No one knows how such a state of affairs came to pass, except through the wisdom (or folly) of religion and myth. *But, semiotically speaking, it is possible to describe the consequences.

As a consequence of the unprecedented appearance of the triad in the Cosmos, there appeared for the first time in fifteen billion years (as far as we know) a creature which is ashamed of itself and which seeks cover in myriad disguises.

One semioticist defined the subject of his study as the only organism which tells lies.

The exile from Eden is, semiotically, the banishment of the self-conscious self from its own world of signs.

The banquet is still there, but it is Banquo in attendance.

The self perceives itself as naked. Every self is ashamed of itself.

The semiotic history of this creature thereafter could be written in terms of the successive attempts, both heroic and absurd, of the signifying creature to escape its nakedness and to find a permanent semiotic habiliment for itself — often by identifying itself with other creatures in its world.

Among Alaskan Indians, this practice is called totemism. In the Western world, it is called role-modeling.

The question must arise: What is the nature of the catastrophe of the self? Is the catastrophe nothing more or less than the breakthrough itself, the sudden emergence of the triadic organism into a dyadic world? And is the predicament of the self the price of naming and knowing? Or is the catastrophe a subsequent event, a bad move in the exercise of its freedom by the sign-user? Is it a turning from the concelebration of the world to a solitary absorption with self?

It is fruitful to speculate on the possible nature of other intelligences (ETIs) in the Cosmos, if they exist.

Presumably, they too have achieved the triadic breakthrough. Might they not have achieved the world of signs without succumbing to the terrible penalty? Might there not exist preternatural intelligences who do not necessarily share the shadow-life of the earth-self?

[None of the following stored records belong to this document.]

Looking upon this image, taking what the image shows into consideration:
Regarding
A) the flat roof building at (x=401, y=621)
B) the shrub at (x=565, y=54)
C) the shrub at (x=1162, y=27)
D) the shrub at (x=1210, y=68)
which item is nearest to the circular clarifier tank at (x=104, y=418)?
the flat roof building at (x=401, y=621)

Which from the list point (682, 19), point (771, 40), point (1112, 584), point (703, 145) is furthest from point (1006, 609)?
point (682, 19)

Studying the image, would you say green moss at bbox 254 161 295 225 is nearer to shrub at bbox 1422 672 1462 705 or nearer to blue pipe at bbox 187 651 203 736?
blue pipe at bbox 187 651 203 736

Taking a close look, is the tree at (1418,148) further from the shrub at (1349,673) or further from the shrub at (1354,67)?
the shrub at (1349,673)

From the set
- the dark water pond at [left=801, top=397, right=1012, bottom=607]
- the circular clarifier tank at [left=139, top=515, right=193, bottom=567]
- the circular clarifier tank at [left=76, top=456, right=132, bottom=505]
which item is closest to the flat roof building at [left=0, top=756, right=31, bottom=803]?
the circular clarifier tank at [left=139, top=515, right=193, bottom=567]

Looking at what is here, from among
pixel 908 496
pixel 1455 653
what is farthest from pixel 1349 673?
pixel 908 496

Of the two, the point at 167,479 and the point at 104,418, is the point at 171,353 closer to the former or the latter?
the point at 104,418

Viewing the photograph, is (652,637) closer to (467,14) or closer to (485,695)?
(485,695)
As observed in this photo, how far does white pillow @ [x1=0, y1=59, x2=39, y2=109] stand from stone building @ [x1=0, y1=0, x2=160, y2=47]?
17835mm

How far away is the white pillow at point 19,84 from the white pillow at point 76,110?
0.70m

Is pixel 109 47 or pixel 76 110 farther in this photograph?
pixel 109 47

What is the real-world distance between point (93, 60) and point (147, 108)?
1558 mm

Much of current speculation about the nature of ETIs— what level of technology have you achieved? etc. — is misguided. The first question an earthling should ask of an ETI is not: What is the level of your science? but rather: Did it also happen to you? Do you have a self? If so, how do you handle it? Did you suffer a catastrophe?

XII

As soon as the self becomes self-conscious — that is, aware of its own unique unformulability in its world of signs — from that moment forward, it cannot escape the predicament of its placement in the world.

An organism exists in its environment in only one mode, that of an open system responding to those segments of its environment to which it is genetically programmed to respond or to which it has learned to respond.